Awesome Shit, Some On Sale

Two collections of gorgeous items. They're all lovely. They're just not all within my budget... Oh who am I kidding -- I can't stick to a budget.


STEAL IT
($865, Christian Louboutin, Saks Fifth Avenue)
Prettier than the prettiest princess in the pod. Sigh.




($578, Anna Sui, Madisonlosangeles.com)
Very cute. But maybe a little TOO early '60s??





($545, Thomas Wylde, Net-a-porter.com)
My favorite piece of the post.




($395, Michael Kors, Saks Fifth Avenue)
Nothing earth-shattering here, yet I just love it.



($350, Milly, Net-a-porter.com)
So elegant. So perfectly wintery. So want it.




($265, Jalda, Saks Fifth Avenue)
Luscious.





YOUR ACCOUNTANT LOVES YOU...

($496, Stella McCartney, Net-a-porter.com)
... Because you know a good deal when you see one. Plus, the layering practically means you get three tops for the price of one!




($339, Zac Posen, Saks Fifth Avenue)
Surely this is even cuter in person. And with some cute opaque tights and booties.




($312, Botkier, Ssense.com)
This is half beautiful, half looks like it came from within.





($258, DKNY)
If you can find a more versatile dress, lemme know.




($229, Ports 1961, Saks Fifth Avenue)
Gorgeous, eventhough this does sorta look like something you'd find at H&M.





($145, Mike & Chris, Rarechic.com)
Come and just TRY to tell me this dress isn't serious sexytime. And NOT just because this chick probably isn't wearing anything underneath. Ahh... just PERFECT for the office, no?




($97, Cass Guy, Rarechic.com)
How perfect would this look under a grey or navy cardigan?




($95, Plenty By Tracy Reese, Labelspree.com)
I know I've posted this before, but I rediscovered, and now it's even closer to cold weather time. Yay! Get it! (Whoops. My inner voice started typing).




($88, Dusty Of California, Bussstopshop.com)
Utterly adorable. I can't even deal with all of the what-to-wear-on-the-bottom options that this dress comes with.




($85, James Coviello, Saks Fifth Avenue)
Normally this sweater would NEVER be my thing, but it just has some sort of Natalie Portman je ne sais qoui. Although I'm fairly positive that simply wearing this sweater wouldn't magically give me an adorable pixie cut and perfectly placed mole. Though I didn't read "The Secret," and perhaps I should.

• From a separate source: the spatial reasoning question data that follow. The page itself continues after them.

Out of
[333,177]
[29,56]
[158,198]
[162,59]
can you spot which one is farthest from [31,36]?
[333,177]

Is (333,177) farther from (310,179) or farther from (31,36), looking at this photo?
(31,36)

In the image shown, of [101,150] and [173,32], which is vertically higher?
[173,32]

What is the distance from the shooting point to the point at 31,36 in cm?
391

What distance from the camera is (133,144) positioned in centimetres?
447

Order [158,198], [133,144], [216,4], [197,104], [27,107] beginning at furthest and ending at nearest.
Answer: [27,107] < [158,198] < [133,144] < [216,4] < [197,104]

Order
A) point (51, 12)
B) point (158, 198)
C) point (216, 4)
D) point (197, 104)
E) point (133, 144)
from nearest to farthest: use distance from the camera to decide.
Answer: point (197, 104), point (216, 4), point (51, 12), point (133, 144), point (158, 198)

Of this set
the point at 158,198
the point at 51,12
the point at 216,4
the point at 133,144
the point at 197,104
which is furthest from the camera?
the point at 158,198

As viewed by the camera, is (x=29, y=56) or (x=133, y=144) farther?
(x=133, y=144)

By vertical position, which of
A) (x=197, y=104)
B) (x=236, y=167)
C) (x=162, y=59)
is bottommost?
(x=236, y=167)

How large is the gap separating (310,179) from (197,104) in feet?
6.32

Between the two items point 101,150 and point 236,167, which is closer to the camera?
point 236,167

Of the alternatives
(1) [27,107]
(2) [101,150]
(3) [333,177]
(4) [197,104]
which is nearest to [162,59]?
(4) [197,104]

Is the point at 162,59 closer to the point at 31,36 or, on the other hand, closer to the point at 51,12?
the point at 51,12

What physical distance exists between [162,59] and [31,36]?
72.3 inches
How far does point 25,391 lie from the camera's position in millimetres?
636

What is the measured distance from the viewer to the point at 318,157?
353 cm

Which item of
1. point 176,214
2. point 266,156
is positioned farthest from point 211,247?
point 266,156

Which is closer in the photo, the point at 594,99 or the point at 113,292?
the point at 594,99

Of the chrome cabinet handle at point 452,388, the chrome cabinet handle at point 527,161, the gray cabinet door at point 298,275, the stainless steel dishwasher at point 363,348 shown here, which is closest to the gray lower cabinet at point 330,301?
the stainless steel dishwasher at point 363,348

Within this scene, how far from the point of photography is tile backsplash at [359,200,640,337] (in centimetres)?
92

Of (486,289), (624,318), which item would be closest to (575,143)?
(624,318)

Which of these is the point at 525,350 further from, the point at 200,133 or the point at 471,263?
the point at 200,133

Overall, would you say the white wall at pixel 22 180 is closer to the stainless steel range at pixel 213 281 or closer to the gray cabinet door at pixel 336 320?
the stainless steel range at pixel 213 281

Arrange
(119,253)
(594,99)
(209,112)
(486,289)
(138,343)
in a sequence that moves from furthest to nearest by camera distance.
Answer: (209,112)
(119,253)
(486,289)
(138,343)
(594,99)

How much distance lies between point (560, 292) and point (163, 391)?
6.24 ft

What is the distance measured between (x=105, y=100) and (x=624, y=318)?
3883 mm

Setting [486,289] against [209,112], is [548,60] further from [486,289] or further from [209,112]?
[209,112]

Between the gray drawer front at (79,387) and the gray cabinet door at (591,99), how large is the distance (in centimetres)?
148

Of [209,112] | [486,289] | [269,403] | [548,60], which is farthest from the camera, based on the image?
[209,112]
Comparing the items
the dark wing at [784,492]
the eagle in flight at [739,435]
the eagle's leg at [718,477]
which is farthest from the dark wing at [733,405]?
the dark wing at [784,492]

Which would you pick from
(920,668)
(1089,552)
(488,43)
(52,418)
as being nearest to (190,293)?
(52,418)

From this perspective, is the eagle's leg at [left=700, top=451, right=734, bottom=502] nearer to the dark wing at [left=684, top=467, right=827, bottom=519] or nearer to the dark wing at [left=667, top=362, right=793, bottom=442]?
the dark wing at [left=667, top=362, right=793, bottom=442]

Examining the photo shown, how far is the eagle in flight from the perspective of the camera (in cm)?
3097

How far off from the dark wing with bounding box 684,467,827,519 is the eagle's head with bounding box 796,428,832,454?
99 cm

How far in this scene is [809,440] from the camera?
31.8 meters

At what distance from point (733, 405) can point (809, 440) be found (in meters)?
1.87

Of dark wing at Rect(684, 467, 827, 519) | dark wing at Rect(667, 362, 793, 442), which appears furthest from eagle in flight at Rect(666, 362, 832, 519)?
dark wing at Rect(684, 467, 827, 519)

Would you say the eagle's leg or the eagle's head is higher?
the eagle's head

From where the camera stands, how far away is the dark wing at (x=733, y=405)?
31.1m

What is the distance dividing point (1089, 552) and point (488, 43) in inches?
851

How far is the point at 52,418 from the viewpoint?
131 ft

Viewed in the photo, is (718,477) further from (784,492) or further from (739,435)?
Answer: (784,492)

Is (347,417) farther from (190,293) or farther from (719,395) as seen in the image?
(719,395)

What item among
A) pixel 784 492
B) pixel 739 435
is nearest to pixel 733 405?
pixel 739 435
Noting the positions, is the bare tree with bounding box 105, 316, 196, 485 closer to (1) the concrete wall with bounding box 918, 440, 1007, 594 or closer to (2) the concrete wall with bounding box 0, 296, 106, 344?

($75, Naughty Monkey, Redvelvetcouture.com)
This is a prime example of the type of thing I probably wouldn't dream of getting on my own, but then I'd stop by a friend's apartment on our way to go to the movies, and I'd just pop in to use her bathroom really quickly because it's on the way to the theater, and these would just be sitting on her living room floor next to the paper, and I'd see them and be like HOLY FUCK WHERE'D YOU GET THOSE? WHAT THE FUCK? THOSE ARE FUCKING AWESOME! And she'd blow it off because to her they're no big deal and totally her and we'd maybe be running late to the movie, but then all I'd be able to think about for like the next week would be those boots. And the movie would be totally ruined for me. That's how sick these boots are. At least to me.



($69, Dolce Vita, Shopbop.com)
Great, huh?




(Apprx $50 USD, Topshop.com)
These are so fun, but they'd be hard to wear without running the risk of some d-bag at work or something coming up to you and bein' like "So, you're bringin' the '80s back, eh, Material Girl?" or something completely lame like that, so it almost makes them not worth it...





(Apprx $30 USD, Topshop.com)
So you're probably best off going with something like this. Ugh. I hate d-bags.